AVAILABLE DATA:
⟨
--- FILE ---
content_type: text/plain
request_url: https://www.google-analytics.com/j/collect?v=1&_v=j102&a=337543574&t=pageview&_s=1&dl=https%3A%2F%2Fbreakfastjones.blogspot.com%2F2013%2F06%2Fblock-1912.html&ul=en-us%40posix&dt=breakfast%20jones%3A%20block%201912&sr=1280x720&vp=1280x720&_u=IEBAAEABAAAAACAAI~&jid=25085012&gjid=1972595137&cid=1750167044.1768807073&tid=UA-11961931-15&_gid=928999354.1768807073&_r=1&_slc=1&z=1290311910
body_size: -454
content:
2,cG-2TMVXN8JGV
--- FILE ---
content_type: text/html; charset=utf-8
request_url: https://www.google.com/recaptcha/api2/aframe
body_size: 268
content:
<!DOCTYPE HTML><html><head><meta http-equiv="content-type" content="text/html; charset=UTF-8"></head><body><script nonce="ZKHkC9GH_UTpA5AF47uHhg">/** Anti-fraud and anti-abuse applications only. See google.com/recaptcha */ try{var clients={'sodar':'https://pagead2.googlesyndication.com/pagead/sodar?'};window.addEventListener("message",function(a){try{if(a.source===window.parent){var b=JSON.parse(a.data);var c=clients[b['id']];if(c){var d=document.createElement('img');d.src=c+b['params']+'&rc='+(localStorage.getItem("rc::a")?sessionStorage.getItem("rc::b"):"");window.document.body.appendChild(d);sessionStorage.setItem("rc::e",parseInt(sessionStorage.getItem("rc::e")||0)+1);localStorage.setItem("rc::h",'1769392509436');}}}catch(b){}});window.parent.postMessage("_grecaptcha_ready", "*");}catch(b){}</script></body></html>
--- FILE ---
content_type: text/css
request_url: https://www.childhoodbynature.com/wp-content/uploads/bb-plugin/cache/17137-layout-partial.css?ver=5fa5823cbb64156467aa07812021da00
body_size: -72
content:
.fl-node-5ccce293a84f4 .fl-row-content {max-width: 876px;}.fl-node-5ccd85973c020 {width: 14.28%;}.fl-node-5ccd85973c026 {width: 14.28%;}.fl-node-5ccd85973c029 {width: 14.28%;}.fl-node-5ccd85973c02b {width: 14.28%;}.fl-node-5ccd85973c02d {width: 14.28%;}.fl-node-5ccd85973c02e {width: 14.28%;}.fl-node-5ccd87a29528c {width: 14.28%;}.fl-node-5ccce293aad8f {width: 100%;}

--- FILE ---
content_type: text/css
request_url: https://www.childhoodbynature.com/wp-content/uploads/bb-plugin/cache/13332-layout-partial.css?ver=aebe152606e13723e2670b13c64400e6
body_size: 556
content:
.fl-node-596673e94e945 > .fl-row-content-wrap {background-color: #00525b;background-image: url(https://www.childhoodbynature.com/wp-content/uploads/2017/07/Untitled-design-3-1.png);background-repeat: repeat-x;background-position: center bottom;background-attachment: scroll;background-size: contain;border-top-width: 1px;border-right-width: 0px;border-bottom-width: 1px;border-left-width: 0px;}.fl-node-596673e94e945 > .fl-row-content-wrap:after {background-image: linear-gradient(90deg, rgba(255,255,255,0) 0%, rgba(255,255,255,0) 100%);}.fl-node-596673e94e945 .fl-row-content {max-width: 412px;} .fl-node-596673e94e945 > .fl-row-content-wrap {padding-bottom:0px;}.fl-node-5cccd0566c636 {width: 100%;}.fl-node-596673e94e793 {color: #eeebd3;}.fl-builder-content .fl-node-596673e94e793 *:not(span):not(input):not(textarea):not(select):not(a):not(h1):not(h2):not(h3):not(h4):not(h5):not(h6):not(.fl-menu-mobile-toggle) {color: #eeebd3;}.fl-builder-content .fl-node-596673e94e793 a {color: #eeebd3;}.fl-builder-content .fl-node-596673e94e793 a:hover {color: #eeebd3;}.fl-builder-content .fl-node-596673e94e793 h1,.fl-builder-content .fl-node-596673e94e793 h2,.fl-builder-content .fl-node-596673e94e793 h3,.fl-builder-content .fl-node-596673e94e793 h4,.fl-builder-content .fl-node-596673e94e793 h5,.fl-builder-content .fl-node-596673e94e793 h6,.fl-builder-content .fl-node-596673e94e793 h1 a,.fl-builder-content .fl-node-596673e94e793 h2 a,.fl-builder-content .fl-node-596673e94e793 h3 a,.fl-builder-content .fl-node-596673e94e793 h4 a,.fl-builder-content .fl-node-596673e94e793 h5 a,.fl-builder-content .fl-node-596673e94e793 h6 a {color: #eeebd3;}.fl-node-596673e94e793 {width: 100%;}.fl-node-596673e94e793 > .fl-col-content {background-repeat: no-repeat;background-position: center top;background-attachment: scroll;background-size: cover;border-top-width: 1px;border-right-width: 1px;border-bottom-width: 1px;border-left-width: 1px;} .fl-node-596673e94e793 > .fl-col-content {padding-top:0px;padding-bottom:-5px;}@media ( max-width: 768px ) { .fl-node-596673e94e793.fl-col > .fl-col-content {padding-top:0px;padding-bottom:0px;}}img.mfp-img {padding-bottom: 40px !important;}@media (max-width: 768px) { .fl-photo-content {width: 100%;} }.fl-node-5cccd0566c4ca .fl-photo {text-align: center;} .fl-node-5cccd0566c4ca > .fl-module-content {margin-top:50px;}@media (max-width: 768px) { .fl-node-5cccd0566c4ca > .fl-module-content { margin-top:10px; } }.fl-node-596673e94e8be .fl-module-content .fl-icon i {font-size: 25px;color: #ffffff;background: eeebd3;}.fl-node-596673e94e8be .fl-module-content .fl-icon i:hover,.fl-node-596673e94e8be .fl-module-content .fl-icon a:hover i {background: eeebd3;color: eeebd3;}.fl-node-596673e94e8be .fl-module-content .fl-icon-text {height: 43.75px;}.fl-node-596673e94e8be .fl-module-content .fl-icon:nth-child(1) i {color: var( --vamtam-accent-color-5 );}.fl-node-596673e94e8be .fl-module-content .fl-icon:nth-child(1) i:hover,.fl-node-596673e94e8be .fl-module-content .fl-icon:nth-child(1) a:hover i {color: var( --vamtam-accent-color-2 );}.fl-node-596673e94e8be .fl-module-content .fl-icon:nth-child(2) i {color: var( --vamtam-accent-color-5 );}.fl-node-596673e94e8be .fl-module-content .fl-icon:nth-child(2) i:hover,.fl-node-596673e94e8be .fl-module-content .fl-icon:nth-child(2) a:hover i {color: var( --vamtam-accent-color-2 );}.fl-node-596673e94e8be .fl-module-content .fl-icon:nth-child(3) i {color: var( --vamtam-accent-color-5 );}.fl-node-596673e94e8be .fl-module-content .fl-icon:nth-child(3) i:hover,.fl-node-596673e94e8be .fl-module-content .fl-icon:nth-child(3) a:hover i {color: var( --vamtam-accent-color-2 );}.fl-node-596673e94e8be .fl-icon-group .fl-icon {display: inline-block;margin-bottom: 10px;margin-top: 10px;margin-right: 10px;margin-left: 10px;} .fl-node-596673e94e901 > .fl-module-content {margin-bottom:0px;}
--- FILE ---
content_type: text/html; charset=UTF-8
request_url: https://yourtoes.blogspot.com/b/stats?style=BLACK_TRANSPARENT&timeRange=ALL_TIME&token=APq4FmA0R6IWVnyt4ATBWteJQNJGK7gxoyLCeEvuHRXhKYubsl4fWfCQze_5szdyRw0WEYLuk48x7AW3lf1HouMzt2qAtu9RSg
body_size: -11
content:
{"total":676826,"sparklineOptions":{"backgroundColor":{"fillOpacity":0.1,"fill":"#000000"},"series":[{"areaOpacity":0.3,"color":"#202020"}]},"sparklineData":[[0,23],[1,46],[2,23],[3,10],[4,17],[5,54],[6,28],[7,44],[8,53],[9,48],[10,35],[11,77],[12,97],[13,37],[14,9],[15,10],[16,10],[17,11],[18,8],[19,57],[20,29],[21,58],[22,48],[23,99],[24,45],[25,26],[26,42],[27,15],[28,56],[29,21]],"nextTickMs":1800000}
⟩
If a line in the entries contains "cache", copy it.

request_url: https://www.childhoodbynature.com/wp-content/uploads/bb-plugin/cache/17137-layout-partial.css?ver=5fa5823cbb64156467aa07812021da00
request_url: https://www.childhoodbynature.com/wp-content/uploads/bb-plugin/cache/13332-layout-partial.css?ver=aebe152606e13723e2670b13c64400e6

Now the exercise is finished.